> [TASK TO COMPLETE]:
Copy out exactly the lines beginning with the one that contains "Black 2003 Ford" and ending at the last line of the listing, skipping any pictures.

PROVIDED ENTRIES below:

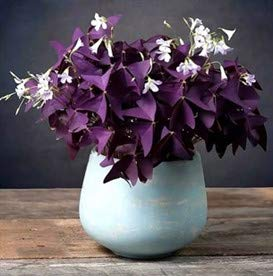 Oxalis Triangularis - Purple Shamrock Bulbs - Easy to Care of - Best Potted Plants Bulbs (10)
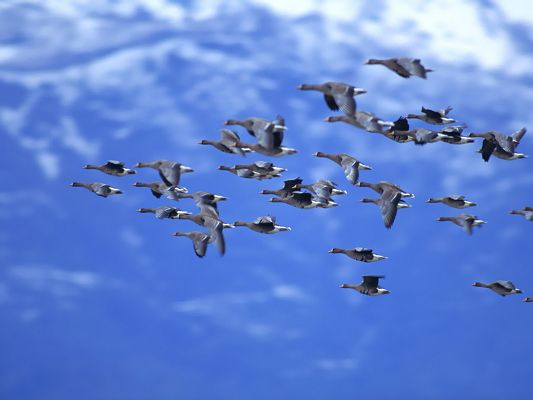 Flying Wild Goose Picture, a Group of Birds in the Blue Sky, Fly High and Far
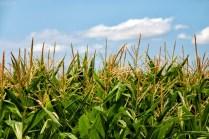 Biotecnología verde, transformando la agricultura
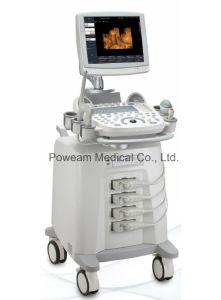 Hospital Mobile Echo Cardiograph Cardiac Ultrasound 3D 4D Color Doppler (D60) pictures & photos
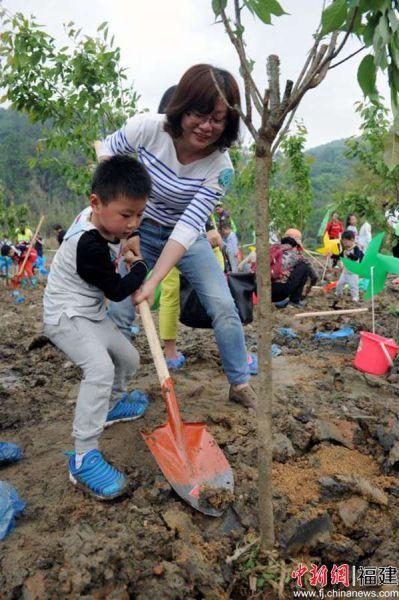 图为家长正在带领孩子种植樱花树苗。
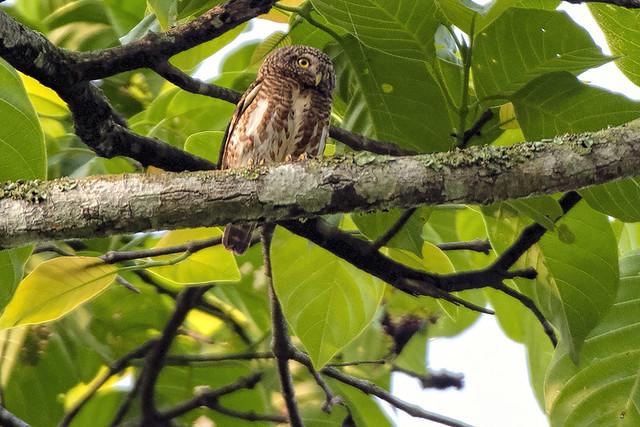 Kaeng Krachan NP, TH: Collared Owlet 2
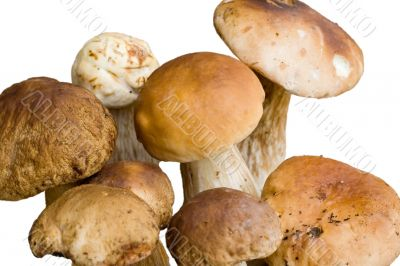 Bunch of edible mushrooms isolated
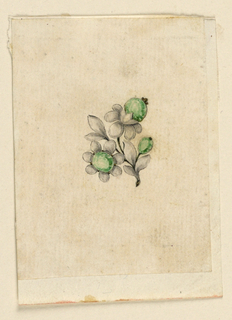 Drawing, Design for pin, 1770–80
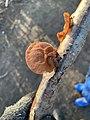 Auricularia auricula-judae 113689882.jpg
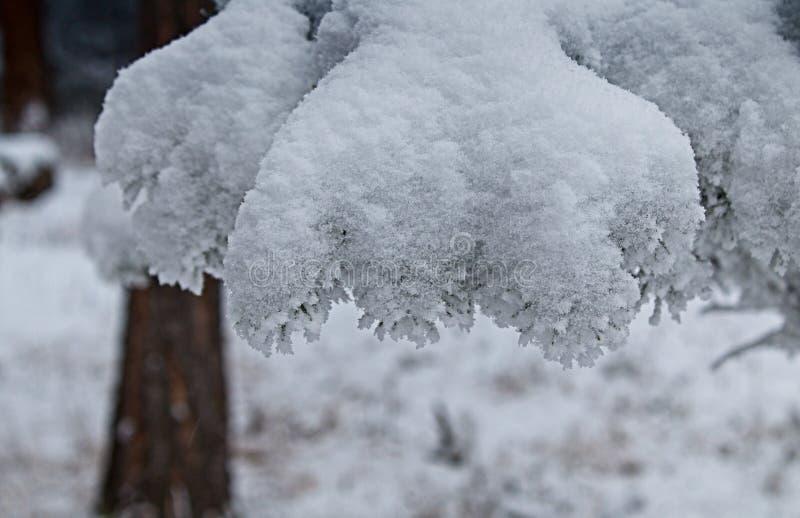 Neige de ressort lourde sur les épaules d'une branche photos stock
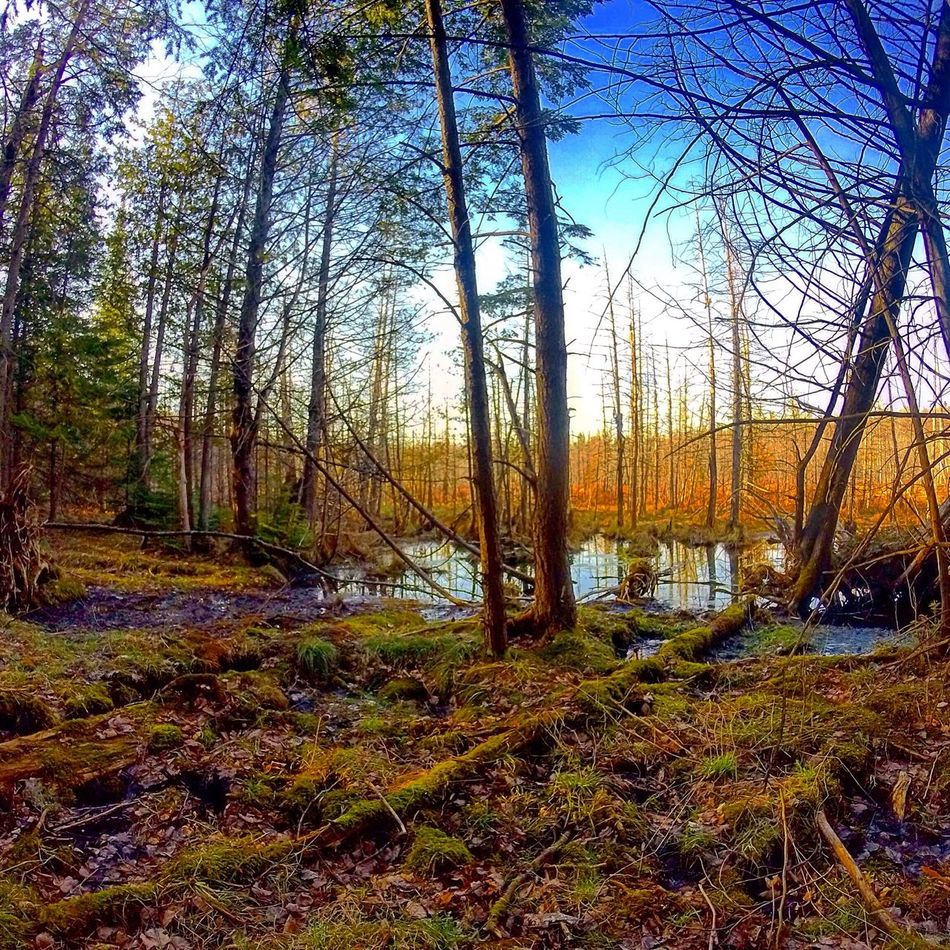 Swamp Swamplands Swampland Photography Get Outside Nature Pure Michigan Nature Photography Natural Beauty Telling Stories Differently TreePorn Trees Outdoors Photograpghy  Outdoors The Great Outdoors With Adobe The Great Outdoors - 2016 EyeEm Awards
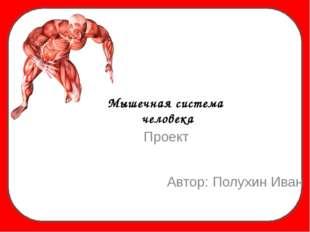 Мышечная система человека Автор: Полухин Иван Проект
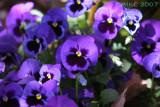 Purple... (Pansies)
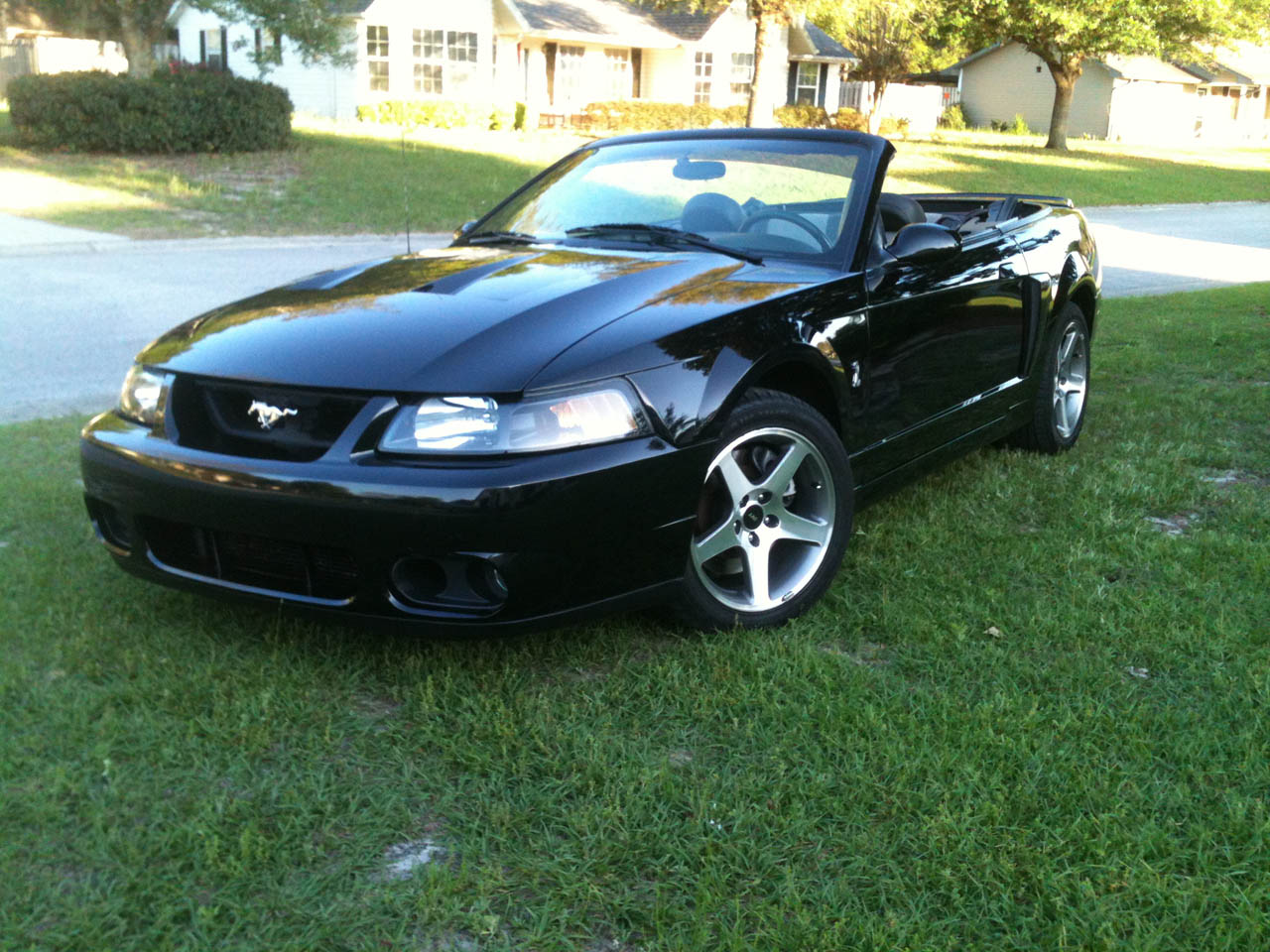 Black 2003 Ford Mustang Cobra Eaton Supercharged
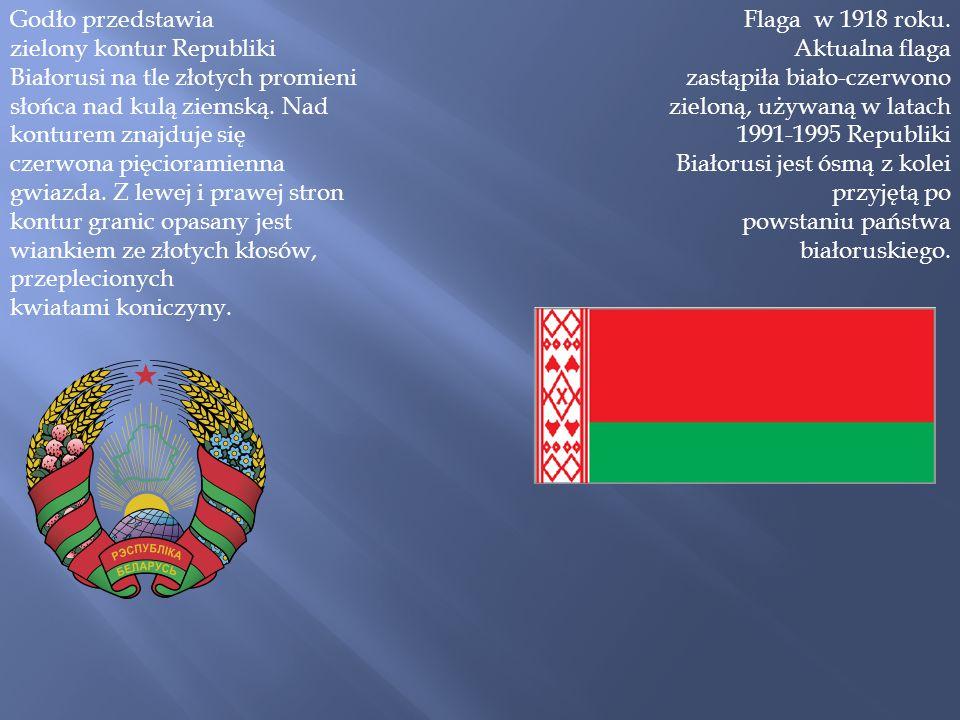 Godło przedstawia zielony kontur Republiki Białorusi na tle złotych promieni słońca nad kulą ziemską. Nad konturem znajduje się czerwona pięcioramienn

End of PROVIDED ENTRIES.

> [ANSWER TO THIS EXERCISE]:
 Black 2003 Ford Mustang Cobra Eaton Supercharged
 Godło przedstawia zielony kontur Republiki Białorusi na tle złotych promieni słońca nad kulą ziemską. Nad konturem znajduje się czerwona pięcioramienn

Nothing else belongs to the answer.